The election is finally over (thank you very much) and the market can now move onto the last hurdle before taking off on its long awaited bullish run. The fiscal cliff is coming, but with such a decisive victory for the Democrats, I believe the opposition will now be less intractable and more amenable to a reasonable deal that will avoid calamity. We will see, but in the meantime …

  • I enjoyed your article from Monday before the election on energy, so you can guess that I agreed with it (all things being equal). This morning, I awoke to the fact that Mr. Obama will not have to rent a moving truck for a while, and is probably going to be pushing his energy policy with the congress. So here’s my question. Alternative energy companies have been taken out to the woodshed for some time, now. What’s (in your opinion) going to shift the equation for an investor to want to dip a toe back into that sector?

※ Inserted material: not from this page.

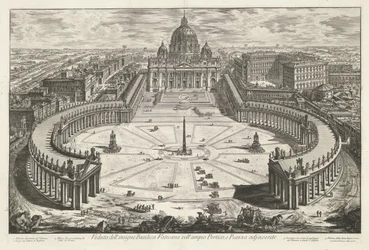 Piazza San Pietro con la Basilica di San Pietro in Vaticano
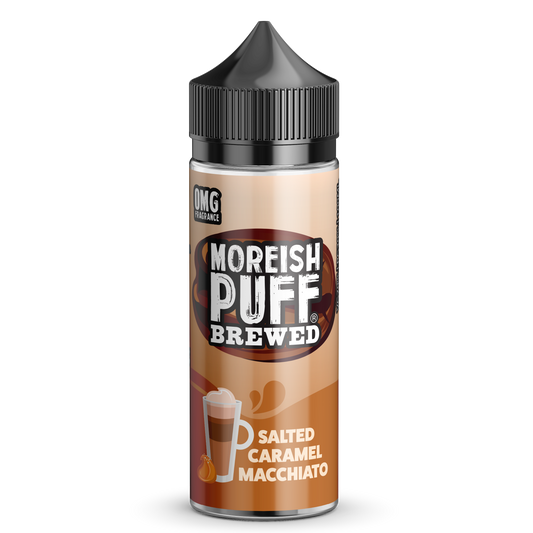 Moreish Puff Brewed Salted Caramel Macchiato 100ml Shortfill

Let me answer the question with the quote below. The words effectively sum up one reason an investor might want to take long look at opportunities in energy other than the tired fossil-fuel originals.

  • On energy and the environment, the Department of Energy and the Environmental Protection Agency (EPA) will remain in the hands of conservation-minded policymakers, who want to tilt the energy market in favor of clean technologies, back strict controls on greenhouse emissions and vehicle efficiency and are somewhat skeptical about drilling for oil and gas.

Consider as well the following potential realities.

  • Obama has also pledged to eliminate more than $46 billion in subsidies for fossil fuel companies, a plan the industry has vigorously protested.
  • Still, throughout the campaign and during the debates, Obama has touted the benefits of increasing production of cleaner burning natural gas, winning him praise from America’s Natural Gas Alliance, an industry lobby group.

Then again, consider the political reality of and opportunity in the information below.

While the Obama Administration has put approval of TransCanada’s Keystone XL pipeline on hold, eventual approval is expected, an action that will increase the flow of cheaper crude oil from Canada to refineries on the Gulf Coast at Port Arthur, Texas. Companies with refineries in Port Arthur or in nearby Beaumont include Valero Energy Corp, Shell, France’s Total and Exxon Mobil Corp.

As is often the case, readers who write to me actually don’t have just “a” question …

  • I like alternative energy on a grand scale, because we in the US are ‘behind the 8-ball’ on this compared to many other developed countries. We’ve got the brain power here to make this work, so what’s holding this back? I see a tipping point far in the distance, make no mistake. How best to get there from where I am on the Curve, as an investor?

The only thing holding back faster growth in the alternative energy sector is politics, infrastructure, and demand. The politics will change in the next four years for many reasons, the infrastructure is coming (Obama’s re-election helps with this), and we are already seeing demand rise. Investors will make money investing in the growth, so get in early. Simple as that.